Robot Learning with UrbanVerse#
This section provides comprehensive documentation for training navigation policies in UrbanVerse’s urban simulation environments. UrbanVerse supports both reinforcement learning and imitation learning paradigms, enabling you to train robots ranging from wheeled delivery platforms to humanoid robots in diverse, photorealistic city scenes.

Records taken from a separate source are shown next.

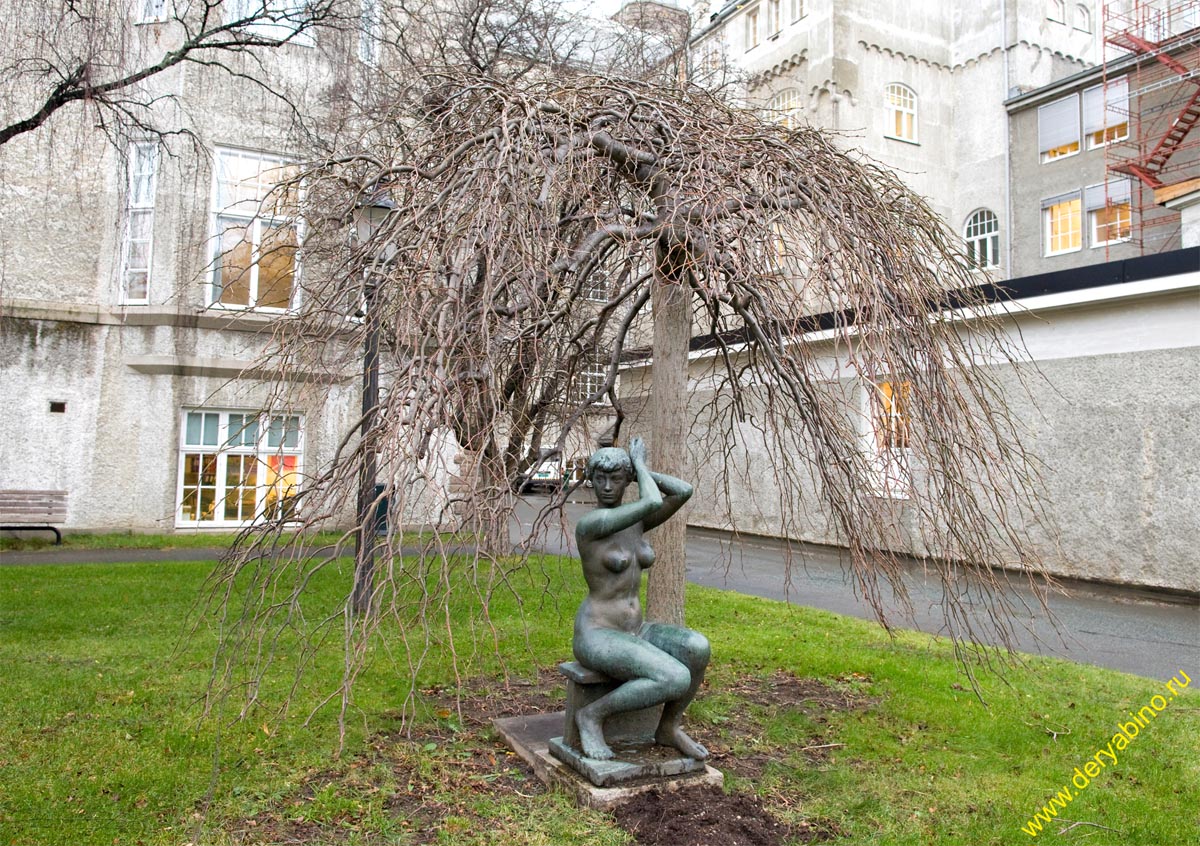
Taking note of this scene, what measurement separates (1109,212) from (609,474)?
25871 millimetres

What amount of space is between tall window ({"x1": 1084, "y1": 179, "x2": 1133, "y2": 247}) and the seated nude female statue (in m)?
25.1

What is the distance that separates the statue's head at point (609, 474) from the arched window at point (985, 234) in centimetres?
2735

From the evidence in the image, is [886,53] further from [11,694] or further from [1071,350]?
[11,694]

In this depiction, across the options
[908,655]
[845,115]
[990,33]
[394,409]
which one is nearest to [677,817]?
[394,409]

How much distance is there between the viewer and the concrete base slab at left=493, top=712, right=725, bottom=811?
4078 millimetres

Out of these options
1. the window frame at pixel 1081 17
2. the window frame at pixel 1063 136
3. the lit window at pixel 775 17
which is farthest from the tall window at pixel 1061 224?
the lit window at pixel 775 17

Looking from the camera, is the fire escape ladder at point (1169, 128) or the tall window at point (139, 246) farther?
the fire escape ladder at point (1169, 128)

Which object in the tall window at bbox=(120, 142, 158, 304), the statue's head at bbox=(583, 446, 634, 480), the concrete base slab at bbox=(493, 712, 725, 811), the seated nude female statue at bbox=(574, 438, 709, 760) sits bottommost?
the concrete base slab at bbox=(493, 712, 725, 811)

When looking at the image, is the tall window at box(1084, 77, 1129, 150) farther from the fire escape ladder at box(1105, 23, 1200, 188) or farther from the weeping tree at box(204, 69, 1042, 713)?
the weeping tree at box(204, 69, 1042, 713)

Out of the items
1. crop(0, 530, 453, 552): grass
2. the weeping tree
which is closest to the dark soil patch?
the weeping tree

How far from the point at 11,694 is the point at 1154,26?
33.5 meters

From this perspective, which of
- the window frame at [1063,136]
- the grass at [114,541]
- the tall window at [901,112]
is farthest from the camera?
the tall window at [901,112]

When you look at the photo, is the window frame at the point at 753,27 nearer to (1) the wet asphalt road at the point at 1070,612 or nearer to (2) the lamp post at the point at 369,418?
(1) the wet asphalt road at the point at 1070,612

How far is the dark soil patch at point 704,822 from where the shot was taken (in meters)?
3.79
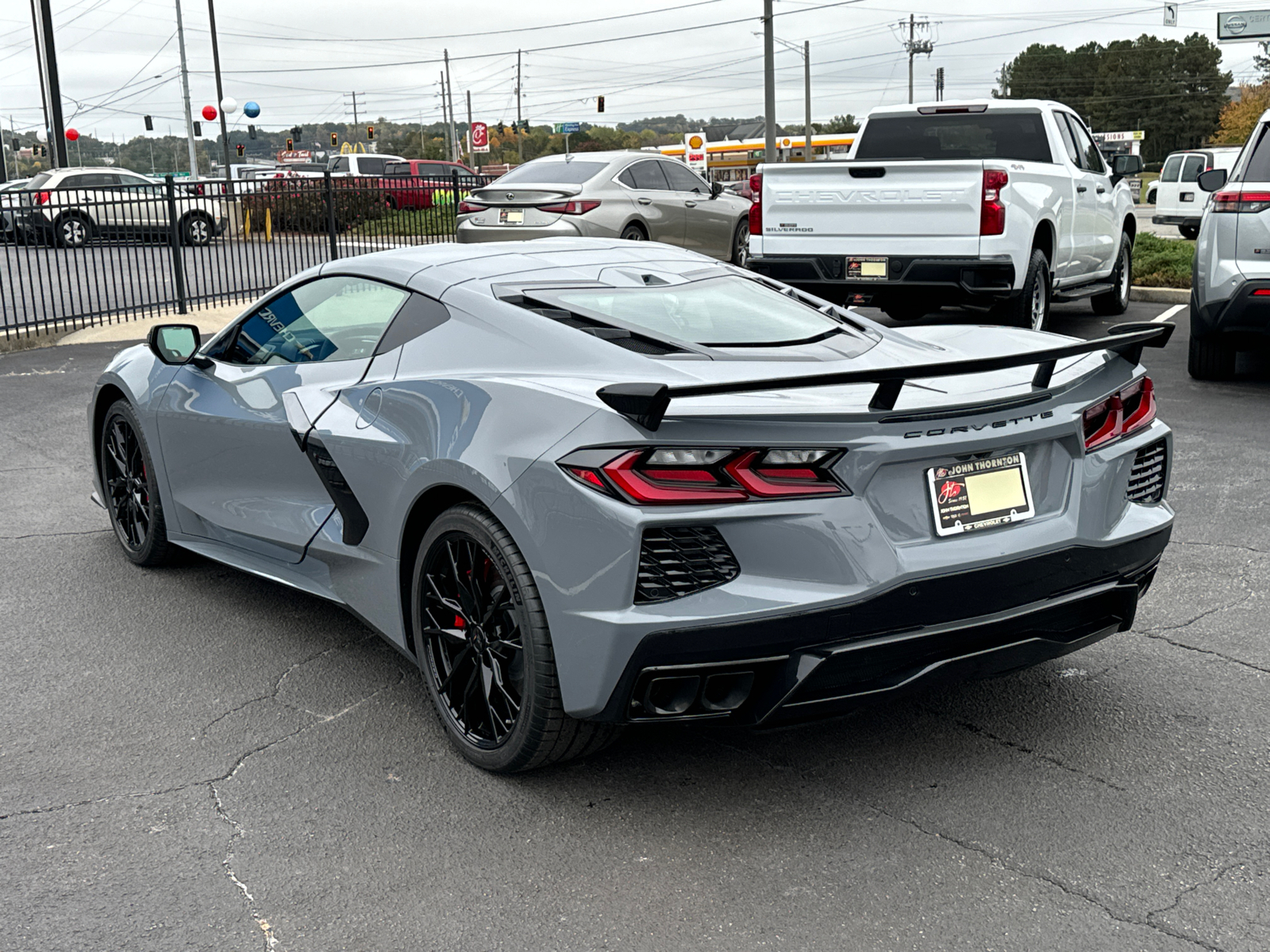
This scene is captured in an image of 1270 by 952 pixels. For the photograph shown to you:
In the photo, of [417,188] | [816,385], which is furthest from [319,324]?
[417,188]

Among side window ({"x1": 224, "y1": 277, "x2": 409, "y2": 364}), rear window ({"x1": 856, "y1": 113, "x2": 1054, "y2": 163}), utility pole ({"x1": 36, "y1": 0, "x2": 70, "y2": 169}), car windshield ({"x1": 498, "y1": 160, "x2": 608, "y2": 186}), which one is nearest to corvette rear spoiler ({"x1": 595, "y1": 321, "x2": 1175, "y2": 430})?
side window ({"x1": 224, "y1": 277, "x2": 409, "y2": 364})

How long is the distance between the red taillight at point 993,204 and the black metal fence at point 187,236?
6.27 m

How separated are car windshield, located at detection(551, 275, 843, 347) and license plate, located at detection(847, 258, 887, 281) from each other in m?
5.90

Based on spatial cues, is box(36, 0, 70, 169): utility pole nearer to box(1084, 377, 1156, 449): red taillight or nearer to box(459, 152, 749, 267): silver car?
box(459, 152, 749, 267): silver car

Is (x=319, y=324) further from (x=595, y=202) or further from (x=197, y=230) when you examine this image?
(x=197, y=230)

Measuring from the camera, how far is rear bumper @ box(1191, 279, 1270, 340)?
28.4ft

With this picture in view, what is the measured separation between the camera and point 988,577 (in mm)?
3164

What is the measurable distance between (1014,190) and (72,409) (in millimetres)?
7414

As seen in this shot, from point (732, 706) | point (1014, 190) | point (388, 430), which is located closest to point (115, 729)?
point (388, 430)

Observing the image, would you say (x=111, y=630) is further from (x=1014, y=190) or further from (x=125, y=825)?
(x=1014, y=190)

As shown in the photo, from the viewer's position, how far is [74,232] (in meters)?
14.1

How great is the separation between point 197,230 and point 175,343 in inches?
422

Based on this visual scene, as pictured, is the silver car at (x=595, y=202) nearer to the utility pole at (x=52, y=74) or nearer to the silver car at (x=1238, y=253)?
the silver car at (x=1238, y=253)

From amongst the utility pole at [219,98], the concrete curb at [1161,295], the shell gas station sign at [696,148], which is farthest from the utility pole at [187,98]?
the concrete curb at [1161,295]
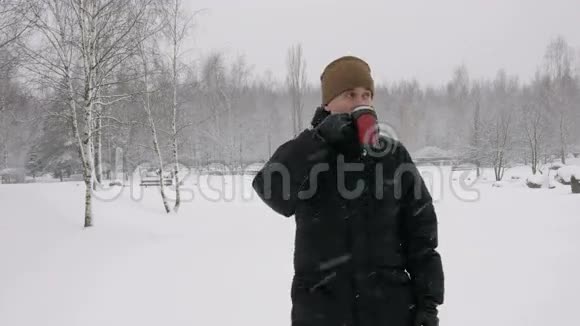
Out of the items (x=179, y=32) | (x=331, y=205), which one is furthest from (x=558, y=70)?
(x=331, y=205)

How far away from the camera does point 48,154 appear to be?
32438mm

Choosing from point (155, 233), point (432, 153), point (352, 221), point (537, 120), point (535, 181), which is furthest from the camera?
point (432, 153)

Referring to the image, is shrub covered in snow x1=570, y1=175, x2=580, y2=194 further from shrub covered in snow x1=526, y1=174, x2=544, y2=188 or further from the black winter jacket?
the black winter jacket

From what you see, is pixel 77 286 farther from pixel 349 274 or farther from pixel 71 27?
pixel 71 27

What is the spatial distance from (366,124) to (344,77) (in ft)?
1.02

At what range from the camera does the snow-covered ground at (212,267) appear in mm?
4391

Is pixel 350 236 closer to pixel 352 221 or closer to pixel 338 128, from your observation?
pixel 352 221

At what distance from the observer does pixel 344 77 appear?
160 centimetres

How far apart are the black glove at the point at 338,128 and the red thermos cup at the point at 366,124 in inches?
1.5

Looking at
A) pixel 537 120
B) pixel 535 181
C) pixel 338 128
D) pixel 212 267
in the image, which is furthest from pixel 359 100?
pixel 537 120

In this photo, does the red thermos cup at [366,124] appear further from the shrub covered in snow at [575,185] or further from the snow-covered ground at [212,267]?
the shrub covered in snow at [575,185]

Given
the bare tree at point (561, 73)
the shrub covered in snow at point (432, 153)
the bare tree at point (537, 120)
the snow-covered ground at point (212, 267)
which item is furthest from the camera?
the shrub covered in snow at point (432, 153)

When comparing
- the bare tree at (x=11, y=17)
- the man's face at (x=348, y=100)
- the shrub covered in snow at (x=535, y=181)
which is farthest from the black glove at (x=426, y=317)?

The robot learning documentation covers:
Simulation Paradigms: Understanding synchronous vs. asynchronous multi-environment simulation and how scene layouts and digital cousin variants are distributed across parallel training environments
Robot Configuration: Configuring different robot embodiments (wheeled, legged, humanoid) and their action spaces, including COCO, Unitree Go2, Unitree G1, and more
General Configurations: Understanding the EnvCfg configuration system that defines scenes, observations, actions, rewards, terminations, curriculum, and events
Reinforcement Learning: Complete guide to training RL policies with UrbanVerse, including environment configuration, reward design, curriculum learning, and training workflows
Imitation Learning: Complete guide to training Behavior Cloning policies, including data collection, dataset formats, training configuration, and evaluation
Note
We recommend system requirements with at least 32GB RAM and 16GB VRAM for UrbanVerse. For workflows with rendering enabled, additional VRAM may be required. For the full list of system requirements for Isaac Sim, please refer to the Isaac Sim system requirements.
Before training policies, ensure you have completed the Installation process and are familiar with Quickstart Guide workflows.